Ce à quoi la société ambitionne d'arriver en remplaçant peu à peu ses fours à gaz par des fours électriques ou hybrides à chaque fois qu'il faut renouveler un équipement en fin de vie. Avec un premier four électrique démarré à Cognac, un prototype en fait, qui ne consomme que de l'électricité verte ou décarbonée. Laquelle coûte toujours plus cher que le gaz, mais est plus efficiente énergétiquement parlant pour produire du verre en fusion, lequel verre sert aussi à produire des bouteilles pour des clients haut de gamme disposés à payer un meilleur prix, marketing écologique oblige.
La suite : retour au "business as usual" ?
La direction de Verallia communique sur un retour du marché européen à un rythme de croissance lente mais visible, +2% par an moyenne, des volumes, soit la tendance de croissance de long-terme historique, la fin du déstockage aidant. Ceci malgré quelques marchés finaux mal orientés, tels les vins d'entrée de gamme ou encore le cognac, qui a les problèmes que l'on sait (cf Rémy Cointreau et Pernod Ricard), mais qui ne pèsent pas beaucoup en principe dans l'activité du groupe, qui est largement diversifié en fait.
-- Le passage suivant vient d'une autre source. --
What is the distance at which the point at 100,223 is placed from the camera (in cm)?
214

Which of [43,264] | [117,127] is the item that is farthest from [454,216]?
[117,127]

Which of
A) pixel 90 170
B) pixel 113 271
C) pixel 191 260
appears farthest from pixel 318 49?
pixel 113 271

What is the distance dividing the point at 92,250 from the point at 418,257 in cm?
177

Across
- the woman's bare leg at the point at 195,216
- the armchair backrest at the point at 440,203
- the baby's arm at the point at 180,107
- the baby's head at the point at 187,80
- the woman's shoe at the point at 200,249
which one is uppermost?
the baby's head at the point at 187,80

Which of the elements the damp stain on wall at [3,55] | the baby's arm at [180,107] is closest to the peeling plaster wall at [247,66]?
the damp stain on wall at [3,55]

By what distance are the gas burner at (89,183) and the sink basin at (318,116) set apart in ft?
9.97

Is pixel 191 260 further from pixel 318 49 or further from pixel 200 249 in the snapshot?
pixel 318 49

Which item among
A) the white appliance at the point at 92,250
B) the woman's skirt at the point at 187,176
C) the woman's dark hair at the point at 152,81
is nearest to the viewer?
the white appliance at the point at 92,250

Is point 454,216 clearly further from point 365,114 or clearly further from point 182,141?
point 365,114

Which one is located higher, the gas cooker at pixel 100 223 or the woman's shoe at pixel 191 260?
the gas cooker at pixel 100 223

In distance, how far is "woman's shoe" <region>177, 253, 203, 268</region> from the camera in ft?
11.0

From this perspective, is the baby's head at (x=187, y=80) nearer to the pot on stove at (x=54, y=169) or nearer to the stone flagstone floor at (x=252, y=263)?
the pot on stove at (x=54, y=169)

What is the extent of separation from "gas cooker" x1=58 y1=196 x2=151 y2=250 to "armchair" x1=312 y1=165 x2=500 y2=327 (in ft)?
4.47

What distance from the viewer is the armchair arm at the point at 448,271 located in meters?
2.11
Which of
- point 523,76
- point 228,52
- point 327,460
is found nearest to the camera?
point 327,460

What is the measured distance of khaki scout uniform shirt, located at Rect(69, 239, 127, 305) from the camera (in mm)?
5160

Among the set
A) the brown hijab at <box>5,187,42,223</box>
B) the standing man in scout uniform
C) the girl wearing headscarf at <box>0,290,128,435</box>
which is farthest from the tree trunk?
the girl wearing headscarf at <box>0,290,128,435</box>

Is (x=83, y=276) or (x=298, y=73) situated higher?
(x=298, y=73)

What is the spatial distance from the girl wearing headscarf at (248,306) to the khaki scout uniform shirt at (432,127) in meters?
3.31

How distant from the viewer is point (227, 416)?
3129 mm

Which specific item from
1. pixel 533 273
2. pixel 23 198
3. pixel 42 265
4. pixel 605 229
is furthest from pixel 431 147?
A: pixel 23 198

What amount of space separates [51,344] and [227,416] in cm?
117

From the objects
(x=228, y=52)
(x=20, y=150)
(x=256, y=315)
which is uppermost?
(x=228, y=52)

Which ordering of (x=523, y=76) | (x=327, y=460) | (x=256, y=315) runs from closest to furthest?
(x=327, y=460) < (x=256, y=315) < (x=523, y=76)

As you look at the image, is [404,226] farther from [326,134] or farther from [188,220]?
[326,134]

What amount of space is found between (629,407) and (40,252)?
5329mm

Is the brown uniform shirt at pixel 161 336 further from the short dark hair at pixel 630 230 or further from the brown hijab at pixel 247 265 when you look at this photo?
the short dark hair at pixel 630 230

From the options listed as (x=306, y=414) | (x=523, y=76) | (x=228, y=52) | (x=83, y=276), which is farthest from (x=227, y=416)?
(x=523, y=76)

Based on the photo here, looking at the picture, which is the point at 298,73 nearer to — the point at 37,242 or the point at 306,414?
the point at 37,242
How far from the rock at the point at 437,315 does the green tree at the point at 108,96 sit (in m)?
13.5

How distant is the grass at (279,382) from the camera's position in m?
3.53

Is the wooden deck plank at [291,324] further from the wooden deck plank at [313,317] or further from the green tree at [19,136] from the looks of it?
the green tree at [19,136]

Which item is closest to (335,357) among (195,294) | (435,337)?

D'autant que Verallia a semble-t-il réalisé un mouvement intéressant en rachetant à son confrère espagnol Vidrala sa filiale italienne en juillet dernier : la verrerie Corsico implantée près de Milan, qui opère deux fours avec une capacité de 225kt par an, et un chiffre d'affaires de l'ordre de 130 millions d'euros. Ce qui apporte à Verrallia un meilleur maillage territorial, soit une meilleure proximité des clients et la possibilité d'optimiser les productions entre les sites, le tout sur un marché italien dynamique, tiré par les bonnes exportations agroalimentaires : vins, Proseco, sauce tomate, huile d'olive, etc…
Bref : il ne reste plus qu'à continuer à renforcer un bilan toujours un peu trop endetté, même si Verallia a reconstitué des Fonds Propres, lesquels sont de plus de 900 millions d'euros à fin juin 2024. Le ratio Dette Nette/Fonds Propre devrait de fait continuer à se réduire avec le free cash-flow, même si ce sera moins en 2024 qu'en 2023 qui avait été une année exceptionnelle, puisqu'on a payé un gros dividende en 2024 sur la base des gros résultats 2023, et alors que Verallia a dépensé 200M€ pour son acquisition italienne.
Mais on devrait y arriver : patience et longueur de temps finiront par payer, dans ce vieux métier "low tech" qui a encore un avenir semble-t-il.